=== PROBLEM TO SOLVE ===
Each line of the data below that contains "Vietnam" must be copied.

--- SOURCE MATERIAL Enclosed Below ---

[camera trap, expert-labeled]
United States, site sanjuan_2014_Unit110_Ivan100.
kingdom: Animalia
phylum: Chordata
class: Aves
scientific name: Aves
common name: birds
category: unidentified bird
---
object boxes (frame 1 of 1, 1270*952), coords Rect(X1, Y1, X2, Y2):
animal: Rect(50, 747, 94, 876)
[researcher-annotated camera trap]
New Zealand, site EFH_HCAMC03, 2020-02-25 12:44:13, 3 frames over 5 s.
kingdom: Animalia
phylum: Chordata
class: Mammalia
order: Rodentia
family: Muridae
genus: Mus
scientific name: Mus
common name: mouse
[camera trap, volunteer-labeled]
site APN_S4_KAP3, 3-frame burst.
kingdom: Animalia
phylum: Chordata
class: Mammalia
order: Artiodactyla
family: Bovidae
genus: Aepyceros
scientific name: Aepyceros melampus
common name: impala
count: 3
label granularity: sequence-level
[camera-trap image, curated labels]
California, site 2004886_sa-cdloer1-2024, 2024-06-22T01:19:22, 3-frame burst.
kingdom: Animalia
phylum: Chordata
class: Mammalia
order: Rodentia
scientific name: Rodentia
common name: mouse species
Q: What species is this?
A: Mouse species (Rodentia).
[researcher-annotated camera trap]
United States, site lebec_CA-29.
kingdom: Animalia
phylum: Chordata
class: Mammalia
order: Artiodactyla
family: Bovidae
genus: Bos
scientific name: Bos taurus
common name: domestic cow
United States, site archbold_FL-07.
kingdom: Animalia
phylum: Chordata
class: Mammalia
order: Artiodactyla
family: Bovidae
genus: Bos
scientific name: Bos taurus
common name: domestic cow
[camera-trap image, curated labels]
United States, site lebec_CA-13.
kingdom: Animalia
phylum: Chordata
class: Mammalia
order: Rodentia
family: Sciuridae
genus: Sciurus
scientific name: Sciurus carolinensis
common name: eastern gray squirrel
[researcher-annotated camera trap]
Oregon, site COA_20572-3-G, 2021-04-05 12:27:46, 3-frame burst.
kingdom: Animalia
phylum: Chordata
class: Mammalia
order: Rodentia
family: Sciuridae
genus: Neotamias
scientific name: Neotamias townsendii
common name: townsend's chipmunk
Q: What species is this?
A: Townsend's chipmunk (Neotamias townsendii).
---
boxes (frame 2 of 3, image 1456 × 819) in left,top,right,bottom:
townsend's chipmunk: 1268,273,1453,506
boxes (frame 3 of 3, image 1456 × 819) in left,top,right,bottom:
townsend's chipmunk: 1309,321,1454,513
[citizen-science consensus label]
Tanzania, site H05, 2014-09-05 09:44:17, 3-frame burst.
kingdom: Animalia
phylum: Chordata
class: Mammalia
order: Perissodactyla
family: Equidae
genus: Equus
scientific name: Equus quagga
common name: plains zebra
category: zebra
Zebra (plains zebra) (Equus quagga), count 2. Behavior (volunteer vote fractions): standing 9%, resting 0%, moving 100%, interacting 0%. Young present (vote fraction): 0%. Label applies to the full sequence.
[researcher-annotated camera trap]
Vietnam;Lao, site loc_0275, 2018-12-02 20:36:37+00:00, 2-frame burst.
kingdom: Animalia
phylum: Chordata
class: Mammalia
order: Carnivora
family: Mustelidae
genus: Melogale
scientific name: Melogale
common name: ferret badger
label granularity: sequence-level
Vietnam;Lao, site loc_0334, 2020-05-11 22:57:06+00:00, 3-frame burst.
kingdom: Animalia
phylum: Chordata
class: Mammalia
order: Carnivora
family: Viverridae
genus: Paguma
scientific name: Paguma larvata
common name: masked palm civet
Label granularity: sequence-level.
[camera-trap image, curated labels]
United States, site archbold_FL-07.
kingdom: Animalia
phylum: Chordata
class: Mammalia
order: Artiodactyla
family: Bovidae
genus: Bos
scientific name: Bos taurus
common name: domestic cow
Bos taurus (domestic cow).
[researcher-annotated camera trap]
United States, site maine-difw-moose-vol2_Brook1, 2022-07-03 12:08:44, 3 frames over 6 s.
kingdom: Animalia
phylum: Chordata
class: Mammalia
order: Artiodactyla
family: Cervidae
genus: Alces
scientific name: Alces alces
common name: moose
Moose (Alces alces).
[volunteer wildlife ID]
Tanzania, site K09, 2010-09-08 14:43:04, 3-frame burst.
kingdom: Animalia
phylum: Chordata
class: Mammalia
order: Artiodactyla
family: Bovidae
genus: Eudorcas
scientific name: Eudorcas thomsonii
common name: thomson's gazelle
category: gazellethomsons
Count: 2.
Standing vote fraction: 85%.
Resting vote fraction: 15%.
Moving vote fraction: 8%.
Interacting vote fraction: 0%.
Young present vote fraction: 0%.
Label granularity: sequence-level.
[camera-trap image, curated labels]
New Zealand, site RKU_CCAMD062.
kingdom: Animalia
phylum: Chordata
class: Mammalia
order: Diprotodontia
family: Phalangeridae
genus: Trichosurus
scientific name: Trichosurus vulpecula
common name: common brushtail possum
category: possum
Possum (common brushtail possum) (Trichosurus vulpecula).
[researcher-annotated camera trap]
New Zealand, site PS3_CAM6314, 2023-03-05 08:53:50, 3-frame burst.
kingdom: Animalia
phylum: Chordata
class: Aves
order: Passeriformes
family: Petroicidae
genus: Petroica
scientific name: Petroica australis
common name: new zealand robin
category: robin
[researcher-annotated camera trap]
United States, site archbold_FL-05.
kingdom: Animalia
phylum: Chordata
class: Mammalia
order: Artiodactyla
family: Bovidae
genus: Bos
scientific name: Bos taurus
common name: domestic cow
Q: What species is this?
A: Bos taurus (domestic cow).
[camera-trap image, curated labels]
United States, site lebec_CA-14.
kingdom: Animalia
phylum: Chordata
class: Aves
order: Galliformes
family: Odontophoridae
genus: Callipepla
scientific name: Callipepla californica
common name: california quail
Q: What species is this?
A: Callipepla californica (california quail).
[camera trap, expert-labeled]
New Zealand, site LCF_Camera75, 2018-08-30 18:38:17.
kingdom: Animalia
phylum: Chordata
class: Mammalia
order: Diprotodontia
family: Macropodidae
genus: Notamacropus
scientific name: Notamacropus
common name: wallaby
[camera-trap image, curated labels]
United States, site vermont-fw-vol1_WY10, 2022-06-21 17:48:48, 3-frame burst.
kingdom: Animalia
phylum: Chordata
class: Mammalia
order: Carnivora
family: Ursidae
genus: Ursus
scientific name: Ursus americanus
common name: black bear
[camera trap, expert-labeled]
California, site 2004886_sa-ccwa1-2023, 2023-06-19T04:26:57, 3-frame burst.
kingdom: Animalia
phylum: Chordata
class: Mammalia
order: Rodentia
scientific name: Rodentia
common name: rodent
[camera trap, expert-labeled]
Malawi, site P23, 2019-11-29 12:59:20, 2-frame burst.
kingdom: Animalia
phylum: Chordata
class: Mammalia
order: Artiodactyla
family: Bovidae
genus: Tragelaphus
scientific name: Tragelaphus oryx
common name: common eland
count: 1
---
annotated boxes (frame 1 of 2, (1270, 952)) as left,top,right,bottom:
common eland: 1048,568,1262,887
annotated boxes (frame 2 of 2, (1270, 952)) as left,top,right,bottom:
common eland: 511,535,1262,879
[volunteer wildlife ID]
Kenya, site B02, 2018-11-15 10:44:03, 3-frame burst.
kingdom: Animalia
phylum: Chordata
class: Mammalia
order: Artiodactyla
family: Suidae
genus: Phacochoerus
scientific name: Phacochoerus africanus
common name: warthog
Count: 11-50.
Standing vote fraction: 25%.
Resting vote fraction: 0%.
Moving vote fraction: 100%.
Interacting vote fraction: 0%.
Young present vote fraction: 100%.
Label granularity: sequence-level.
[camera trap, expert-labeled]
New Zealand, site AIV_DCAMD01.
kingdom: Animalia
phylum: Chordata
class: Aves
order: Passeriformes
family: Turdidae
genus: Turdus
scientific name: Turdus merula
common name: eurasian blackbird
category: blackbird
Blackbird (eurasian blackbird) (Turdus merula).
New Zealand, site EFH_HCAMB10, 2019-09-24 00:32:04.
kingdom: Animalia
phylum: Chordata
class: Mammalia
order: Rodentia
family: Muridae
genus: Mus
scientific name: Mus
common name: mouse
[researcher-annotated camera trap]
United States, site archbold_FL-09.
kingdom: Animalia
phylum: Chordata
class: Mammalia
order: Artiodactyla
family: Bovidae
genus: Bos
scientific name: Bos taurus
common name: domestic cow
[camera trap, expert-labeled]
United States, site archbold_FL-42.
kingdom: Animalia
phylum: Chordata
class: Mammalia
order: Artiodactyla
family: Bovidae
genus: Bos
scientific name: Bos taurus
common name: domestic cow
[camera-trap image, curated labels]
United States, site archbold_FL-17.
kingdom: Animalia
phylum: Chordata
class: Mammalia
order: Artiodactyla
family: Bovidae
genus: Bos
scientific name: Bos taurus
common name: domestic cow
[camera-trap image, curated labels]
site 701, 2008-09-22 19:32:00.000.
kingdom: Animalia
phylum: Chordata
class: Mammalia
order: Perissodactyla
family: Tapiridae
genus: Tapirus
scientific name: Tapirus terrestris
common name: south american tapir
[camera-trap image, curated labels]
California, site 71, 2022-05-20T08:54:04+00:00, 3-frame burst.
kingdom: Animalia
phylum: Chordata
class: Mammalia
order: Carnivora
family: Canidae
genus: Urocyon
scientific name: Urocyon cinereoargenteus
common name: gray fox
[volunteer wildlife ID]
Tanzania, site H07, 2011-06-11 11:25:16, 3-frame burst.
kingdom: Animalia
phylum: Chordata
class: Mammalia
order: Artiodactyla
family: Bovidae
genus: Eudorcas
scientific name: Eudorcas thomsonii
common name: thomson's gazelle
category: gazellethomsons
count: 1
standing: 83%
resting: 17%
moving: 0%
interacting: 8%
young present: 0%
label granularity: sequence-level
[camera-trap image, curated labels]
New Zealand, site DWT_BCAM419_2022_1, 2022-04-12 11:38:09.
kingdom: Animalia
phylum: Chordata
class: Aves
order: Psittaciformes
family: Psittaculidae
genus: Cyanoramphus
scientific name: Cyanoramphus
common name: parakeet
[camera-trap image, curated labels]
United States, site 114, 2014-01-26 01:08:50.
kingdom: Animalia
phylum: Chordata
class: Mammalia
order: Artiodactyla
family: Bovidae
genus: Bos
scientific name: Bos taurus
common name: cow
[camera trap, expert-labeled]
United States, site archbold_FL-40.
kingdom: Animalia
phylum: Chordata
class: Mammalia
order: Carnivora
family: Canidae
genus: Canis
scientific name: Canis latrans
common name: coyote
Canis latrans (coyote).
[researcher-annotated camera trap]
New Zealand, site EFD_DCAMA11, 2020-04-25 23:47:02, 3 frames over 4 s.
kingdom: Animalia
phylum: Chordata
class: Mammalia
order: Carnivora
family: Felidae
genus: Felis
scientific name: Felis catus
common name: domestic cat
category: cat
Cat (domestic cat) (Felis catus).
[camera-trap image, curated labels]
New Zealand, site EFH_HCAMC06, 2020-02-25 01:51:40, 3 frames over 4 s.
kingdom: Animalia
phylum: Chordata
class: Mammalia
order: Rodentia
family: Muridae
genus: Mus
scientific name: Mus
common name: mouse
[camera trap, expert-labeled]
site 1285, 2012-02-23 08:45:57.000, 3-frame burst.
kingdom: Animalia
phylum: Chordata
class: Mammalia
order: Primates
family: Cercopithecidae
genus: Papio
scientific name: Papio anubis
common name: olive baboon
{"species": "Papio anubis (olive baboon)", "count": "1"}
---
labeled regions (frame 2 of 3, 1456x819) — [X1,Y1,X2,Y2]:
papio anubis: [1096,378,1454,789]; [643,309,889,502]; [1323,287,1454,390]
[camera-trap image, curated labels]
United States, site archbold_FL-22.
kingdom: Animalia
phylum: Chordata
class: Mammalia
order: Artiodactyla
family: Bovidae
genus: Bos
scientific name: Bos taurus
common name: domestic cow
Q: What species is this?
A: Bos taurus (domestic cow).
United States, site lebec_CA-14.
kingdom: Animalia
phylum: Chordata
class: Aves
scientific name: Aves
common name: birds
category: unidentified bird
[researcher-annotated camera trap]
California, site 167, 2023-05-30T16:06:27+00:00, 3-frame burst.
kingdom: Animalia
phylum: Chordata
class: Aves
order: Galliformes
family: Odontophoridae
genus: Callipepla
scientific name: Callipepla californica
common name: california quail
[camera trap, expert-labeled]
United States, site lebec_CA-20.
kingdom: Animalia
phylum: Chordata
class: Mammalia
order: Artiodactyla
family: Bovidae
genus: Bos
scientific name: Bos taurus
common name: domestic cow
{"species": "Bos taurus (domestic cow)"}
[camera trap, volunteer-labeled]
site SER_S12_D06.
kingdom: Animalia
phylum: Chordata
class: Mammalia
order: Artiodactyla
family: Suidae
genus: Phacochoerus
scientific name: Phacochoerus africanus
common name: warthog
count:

--- End of Enclosed SOURCE MATERIAL ---

=== YOUR RESPONSE ===
Vietnam;Lao, site loc_0275, 2018-12-02 20:36:37+00:00, 2-frame burst.
Vietnam;Lao, site loc_0334, 2020-05-11 22:57:06+00:00, 3-frame burst.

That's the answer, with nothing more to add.